So think about this. It’s 1998. You wish to be a comic, and also you’re determined for work. You strike out for the massive metropolis and begin going to auditions. Then, to your utter pleasure, you’re forged on a actuality present.
While you present as much as set, although, issues get bizarre. You’re ordered to take away all of your clothes and also you’re handed a stack of clean postcards and a pen. The aim is to make use of them to enter journal contests — a number of them — and win prizes. As soon as the prize worth totals a specific amount, you’ve received. What have you ever received? Nicely … you’ll see.

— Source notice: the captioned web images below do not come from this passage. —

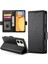 Xiaomi Redmi Için Flip Case Xiaomi 4g Cüzdan Çevir Kart Yuvaları Iş Günlük Kullanım (Yurt Dışından) 4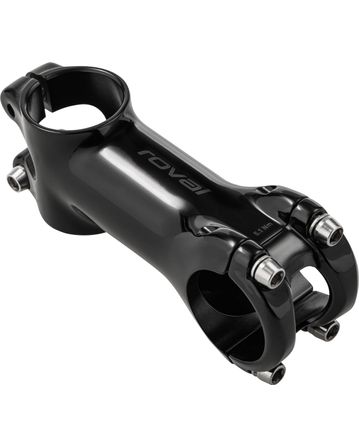 Roval Alpinist Stem w/Expander Plug Black 17D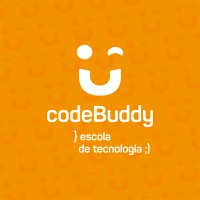 Logotipo da empresa CODEBUDDY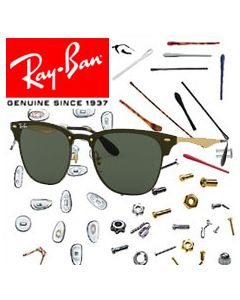 Original-Ersatzteile für Ray-Ban 3576-N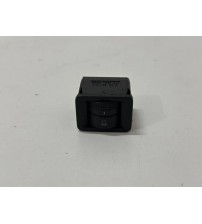 Botão Regulagem Farol Vw Polo Hl 2023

It is a actual factor that occurred to Tomoaki Hamatsu, generally known as Nasubi: He was chosen by Toshio Tsuchiya, a Japanese actuality TV producer, to do exactly that on a nationally broadcast TV present. (If the story sounds acquainted, it’s as a result of it was the premise for a preferred “This American Life” episode.) In case you can consider it, Nasubi’s story will get weirder from there, and is now the topic of Clair Titley’s new documentary, “The Contestant” (out there on Hulu).
The movie was made with the participation of a variety of figures concerned within the authentic manufacturing, together with Tsuchiya and Nasubi. It retells the story utilizing interviews and quite a lot of footage from the precise present, which underlines how revolutionary it was. Nasubi’s life contained in the room was broadcast earlier than voyeuristic webcams have been frequent, and it started working the identical 12 months that “The Truman Present,” with its oddly related plot, was launched.
“The Contestant” is value awaiting the strangeness of the story. I discovered it curiously underdeveloped as a documentary, although. It’s been greater than 25 years since Nasubi’s ordeal, years by which questions of exploitation and ethics in actuality TV — surrounding every part from Bravo’s “Actual Housewives” empire to “The Jinx” and an entire lot extra — have been, if in no way solved, no less than explored at size, relitigated each time information surfaces in regards to the manipulation of topics or the reality behind the scenes. (“UnReal,” a scripted drama based mostly on the machinations on a “Bachelor”-like present, is a revealing strategy to dig into these questions. It’s out there on most main platforms.)
The massive query isn’t why arguably unscrupulous actuality TV retains getting made, as a result of we all know the reply. The larger query is why we preserve watching it, and what sort of human qualms and compunctions we have now to push apart to indulge. “The Contestant” has at its fingertips a wealthy textual content for exploring our present actuality panorama, to not point out our fascination with social media meltdowns. However it doesn’t actually go there, preferring as an alternative to reassure us that Nasubi is OK.
However the movie’s failure to dig into its story additional doesn’t imply we will’t — and “The Contestant” is a good place to begin for conversations like these. That’s why it’s value watching and desirous about. As a result of it’s not only a loopy story: It’s an necessary one in our media-saturated, always-on, can’t-look-away age.